• **Directions**
a. Name every resource category that the acl_quartus_report figures in the forum post about RAM blocks and memory bits report.
b. From the forum post about RAM blocks and memory bits, return the text between "In report.html, it" and "to solve it?", inclusive.

== Supplied passage

Intel® Quartus® Prime Software
Intel® Quartus® Prime Design Software, Design Entry, Synthesis, Simulation, Verification, Timing Analysis, System Design (Platform Designer, formerly Qsys)
16597 Discussions

Difference between RAM blocks and Memory Bits?

Altera_Forum
Honored Contributor II
4,558 Views

I recently encounter abnormal usage about RAM blocks. 

my code is like: 

# define A_PARALLEL 16# define B_PARALLEL 32 

 

typedef struct{ 

float kk[A_PARALLEL]; 

} A_parallel; 

 

 

typedef struct{ 

A_parallel ff[B_PARALLEL]; 

} B_parallel; 

 

__kernel foo(__global const B_parallel *W, int count){ 

 

B_parallel temp

 

for(int i=0; i<count ;i++){ 

temp = W[idx+i]; 

 

 

In acl_quartus_report: 

ALUTs: 169508 

Registers: 286,128 

Logic utilization: 131,657 / 427,200 ( 31 % ) 

I/O pins: 277 / 826 ( 34 % ) 

DSP blocks: 680 / 1,518 ( 45 % ) 

Memory bits: 31,849,144 / 55,562,240 ( 57 % ) 

RAM blocks: 2,458 / 2,713 ( 91 % ) 

 

 

In report.html, it tells most of RAM blocks usage comes from temp

my question is what is difference between RAM blocks and memory bits? 

and my temp only use 512 floats, why it has such large RAM usage? 

I want to force it use register with attribute((register)) but can't work, how to solve it?
0 Kudos
6 Replies
Altera_Forum
Honored Contributor II
2,664 Views

In report.html it also says: 

 

Load uses a Burst-coalesced cached LSU. Load with a private 512 kilobit cache. Cache is not shared with any other load. It is flushed on kernel start. Use Dynamic Profiler to verify cache effectiveness. Other kernels should not be updating the data in global memory while this kernel is using it. Cache is created when memory access pattern is data-dependent or appears to be repetitive. Simplify access pattern or mark pointer as 'volatile' to disable generation of this cache.

====
== Data section

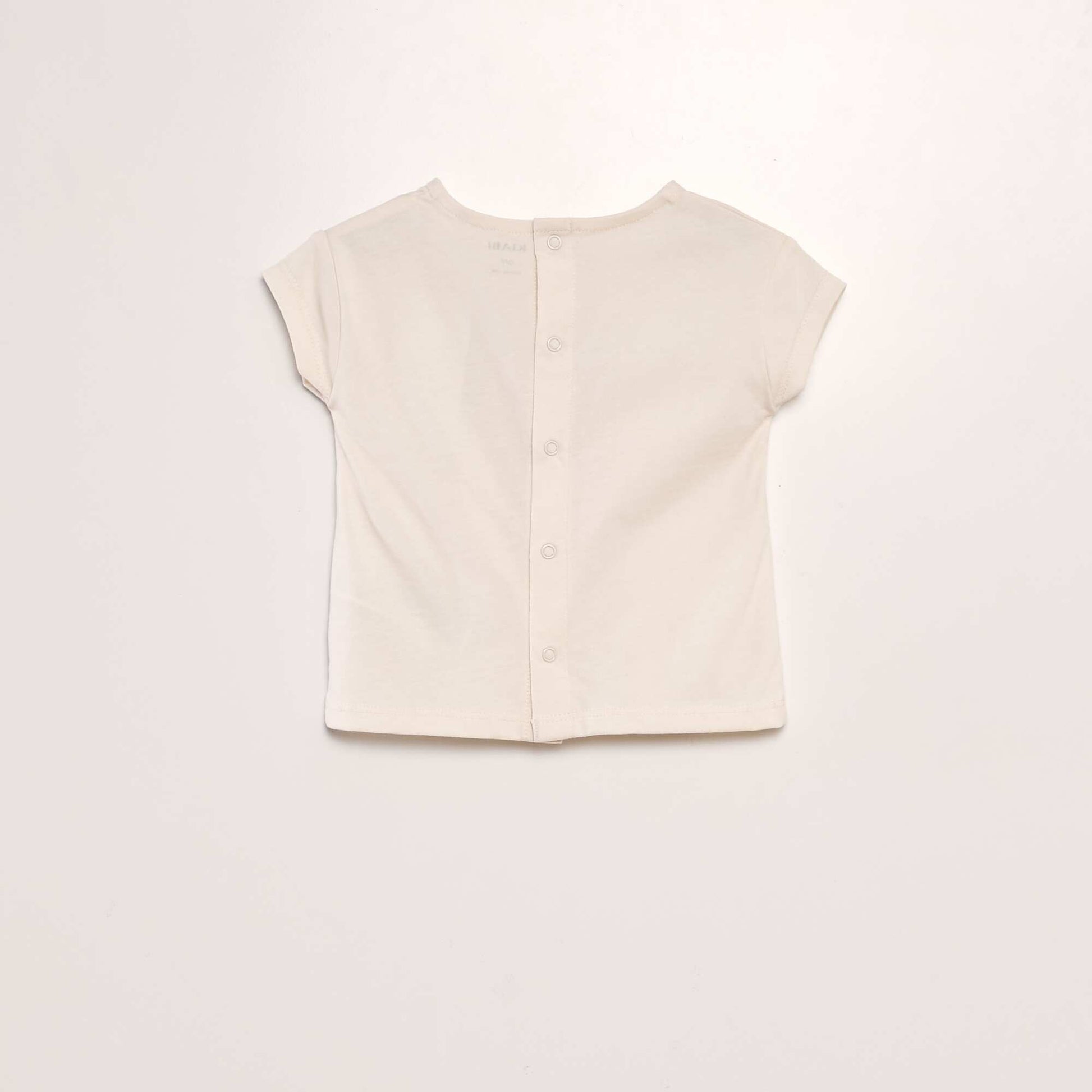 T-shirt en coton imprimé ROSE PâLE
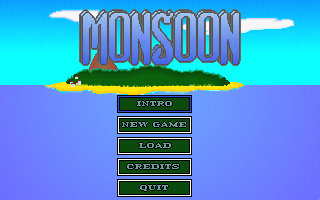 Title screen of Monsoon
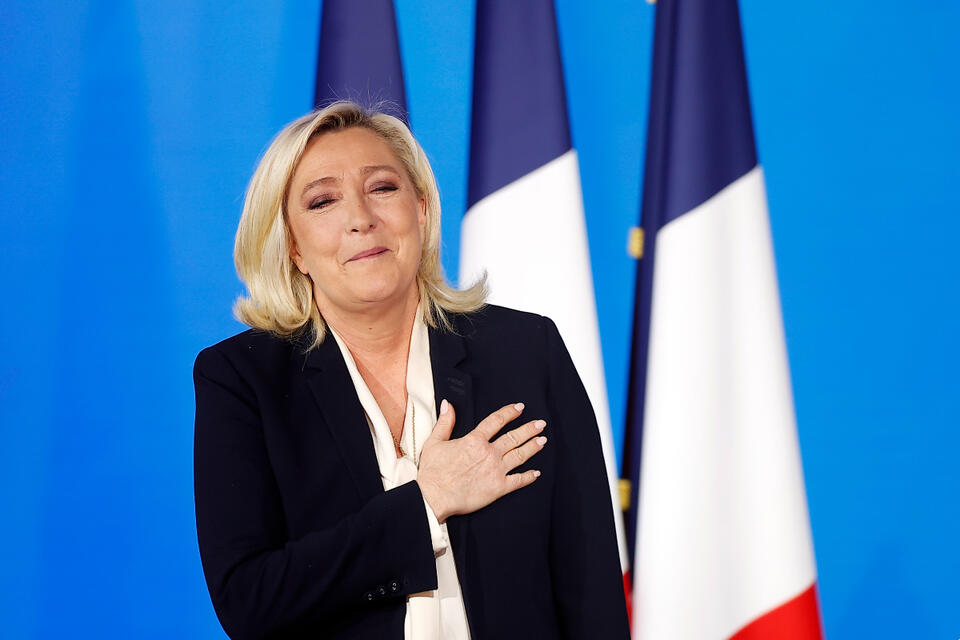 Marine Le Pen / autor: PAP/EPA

====
== Data section

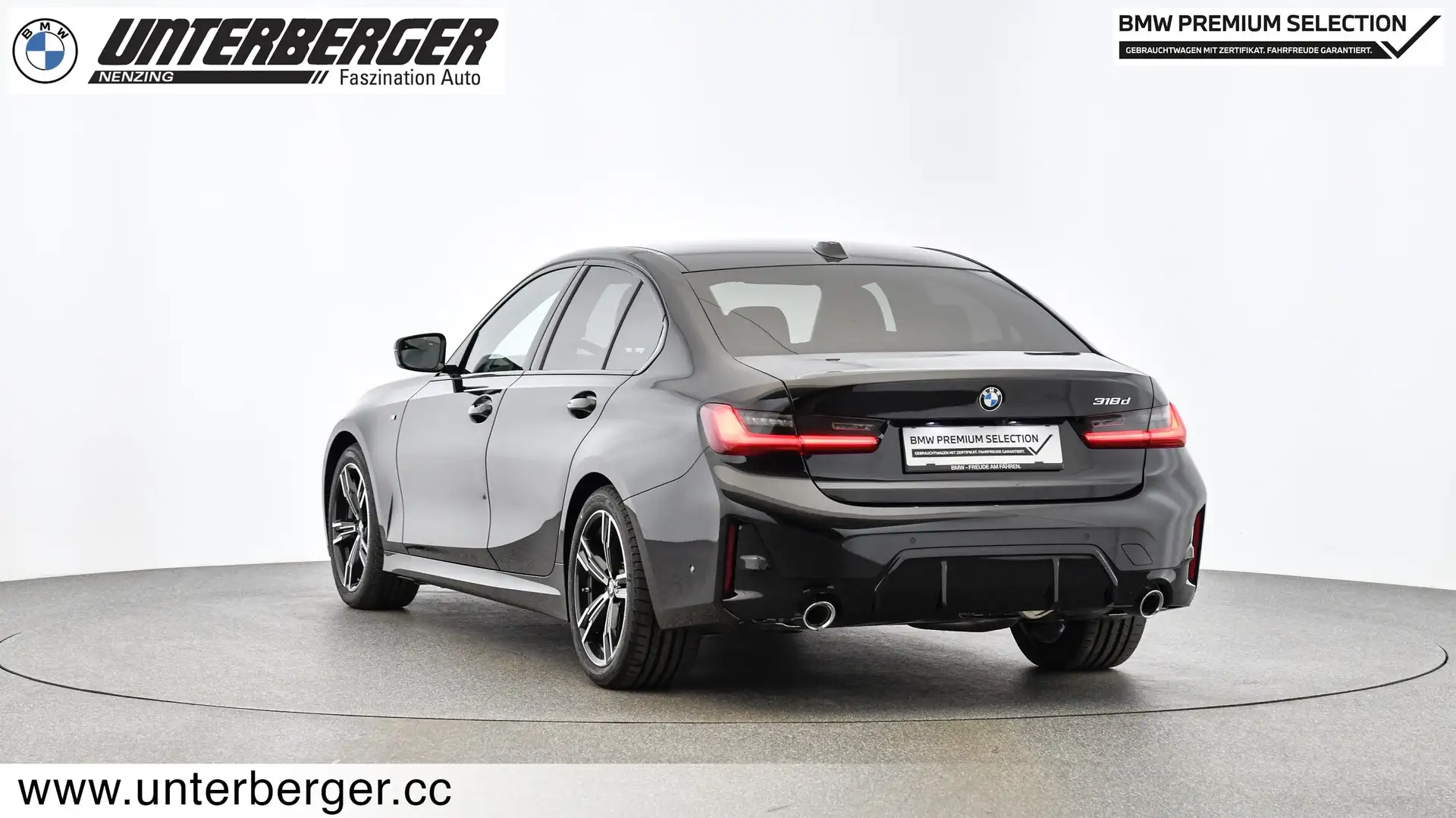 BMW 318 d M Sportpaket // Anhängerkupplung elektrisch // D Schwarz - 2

====
== Data section

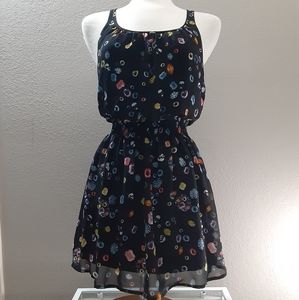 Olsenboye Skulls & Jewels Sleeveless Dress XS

====

• **Responses by item number**
a.
ALUTs
Registers
Logic utilization
I/O pins
DSP blocks
Memory bits
RAM blocks

b.
In report.html, it tells most of RAM blocks usage comes from temp

my question is what is difference between RAM blocks and memory bits? 

and my temp only use 512 floats, why it has such large RAM usage? 

I want to force it use register with attribute((register)) but can't work, how to solve it?